Mostly a fixed version of gnibblers code.
from colorsys import rgb_to_hsv
colors = dict((
((196, 2, 51), "RED"),
((255, 165, 0), "ORANGE"),
((255, 205, 0), "YELLOW"),
((0, 128, 0), "GREEN"),
((0, 0, 255), "BLUE"),
((127, 0, 255), "VIOLET"),
((0, 0, 0), "BLACK"),
((255, 255, 255), "WHITE"),))
def to_hsv( color ):
""" converts color tuples to floats and then to hsv """
return rgb_to_hsv(*[x/255.0 for x in color]) #rgb_to_hsv wants floats!
def color_dist( c1, c2):
""" returns the squared euklidian distance between two color vectors in hsv space """
return sum( (a-b)**2 for a,b in zip(to_hsv(c1),to_hsv(c2)) )
def min_color_diff( color_to_match, colors):
""" returns the `(distance, color_name)` with the minimal distance to `colors`"""
return min( # overal best is the best match to any color:
(color_dist(color_to_match, test), colors[test]) # (distance to `test` color, color name)
for test in colors)
color_to_match = (127, 255, 255)
print min_color_diff( color_to_match, colors)
All the funky list comprehension would look much better with a simple Color
class that supports sorting and distance (but you can do that for practice ;-).
The colors module of my Goulib library does this fairly well, and much more. It defines a Color class that can be inited from several color spaces, and grouped in a Palette dictionary. Several palettes are predefined, notably one that is indexed by the html/matplotlib names. Each Color automagically recieves a name from the index of the nearest color in this palette, measured in Lab space (deltaE)
see demo here http://nbviewer.jupyter.org/github/Goulu/Goulib/blob/master/notebooks/colors.ipynb
Use rgb_to_hsv to convert. Then match the color with the closet hue
For your example it would be RED because the hue matches exactly
>>> from colorsys import rgb_to_hsv
>>> rgb_to_hsv(192,2,51)
(0.83333333333333337, 0, 192)
>>> rgb_to_hsv(206, 17, 38)
(0.83333333333333337, 0, 206)
>>>
Here's an example of how to find the closest match
>>> from colorsys import rgb_to_hsv
>>>
>>> colors = dict((
... ((196, 2, 51), "RED"),
... ((255, 165, 0), "ORANGE"),
... ((255, 205, 0), "YELLOW"),
... ((0, 128, 0), "GREEN"),
... ((0, 0, 255), "BLUE"),
... ((127, 0, 255), "VIOLET"),
... ((0, 0, 0), "BLACK"),
... ((255, 255, 255), "WHITE"),))
>>>
>>> color_to_match = (206,17,38)
>>>
>>> print min((abs(rgb_to_hsv(*k)[0]-rgb_to_hsv(*color_to_match)[0]),v) for k,v in colors.items())
(0.0, 'RED')
Treat colors as vectors and count distance between the given and each of them and choose the one, which is the least. The simplest distance can be: |a1 - a2| + |b1 - b2| + |c1 - c2|
.
Read this too: http://answers.yahoo.com/question/index?qid=20071202234050AAaDGLf, there is a better distance function described.

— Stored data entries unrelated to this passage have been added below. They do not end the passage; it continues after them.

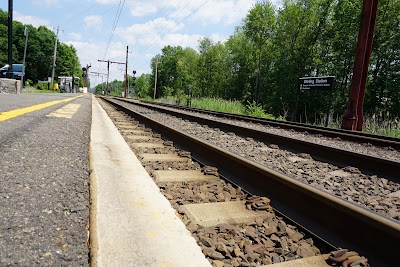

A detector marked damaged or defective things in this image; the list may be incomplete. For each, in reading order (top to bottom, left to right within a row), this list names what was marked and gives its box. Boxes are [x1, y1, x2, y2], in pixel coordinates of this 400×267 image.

rusty rail surface [104, 97, 400, 267]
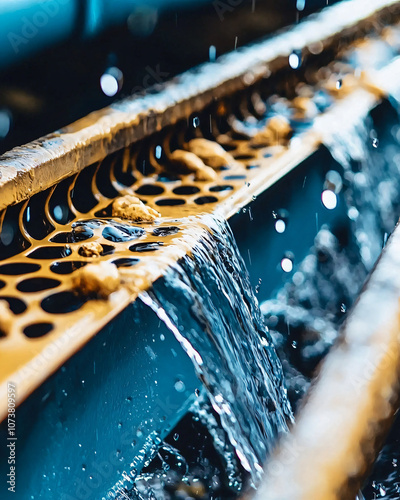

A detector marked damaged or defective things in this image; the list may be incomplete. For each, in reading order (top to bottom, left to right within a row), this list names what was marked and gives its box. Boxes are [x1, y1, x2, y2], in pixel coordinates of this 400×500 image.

rusty metal surface [0, 0, 398, 211]
orange rust clump [111, 194, 160, 222]
orange rust clump [73, 262, 120, 296]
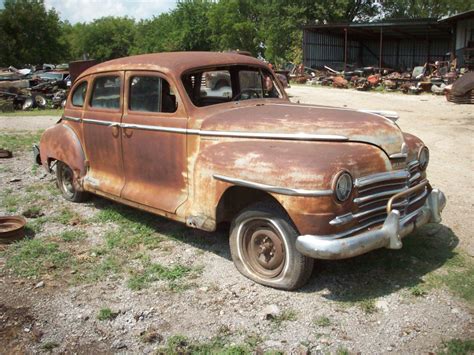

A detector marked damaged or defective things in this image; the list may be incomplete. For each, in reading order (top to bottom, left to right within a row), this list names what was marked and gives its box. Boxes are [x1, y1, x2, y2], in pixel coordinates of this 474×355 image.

rusted door panel [82, 70, 125, 196]
rusted door panel [119, 71, 188, 213]
rusty vintage sedan [35, 52, 446, 290]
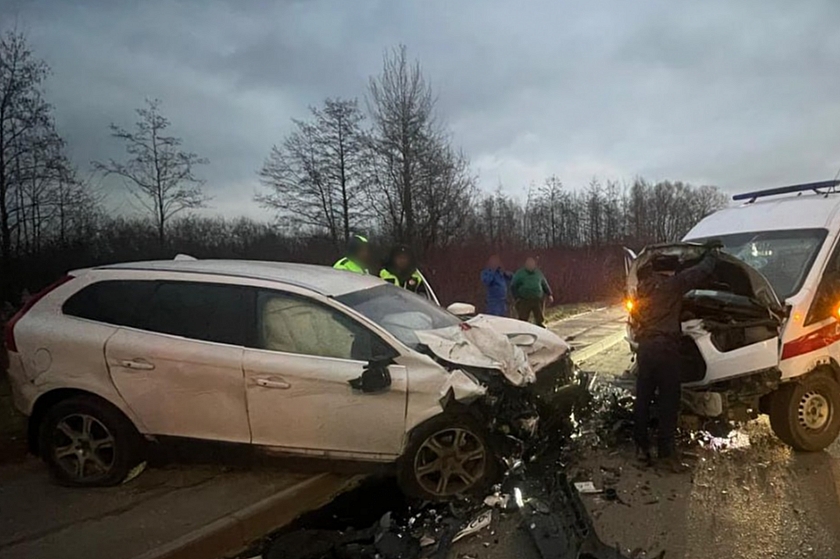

Short answer: use the Euclidean distance in a device independent color space (source: Color difference article in Wikipedia). Since RGB is device-dependent, you should first map your colors to one of the device-independent color spaces.
I suggest to convert RGB to Lab*. To quote Wikipedia again:
Unlike the RGB and CMYK color models, Lab color is designed to approximate human vision.
Here's a recipe to do the conversion. Once you have the L
, a
, b
values, calculate the Euclidean distance between your color and all the reference colors and choose the closest one.
Actually, the python-colormath Python module on Google Code (under GPL v3) is capable of converting between many different color spaces and calculates color differences as well.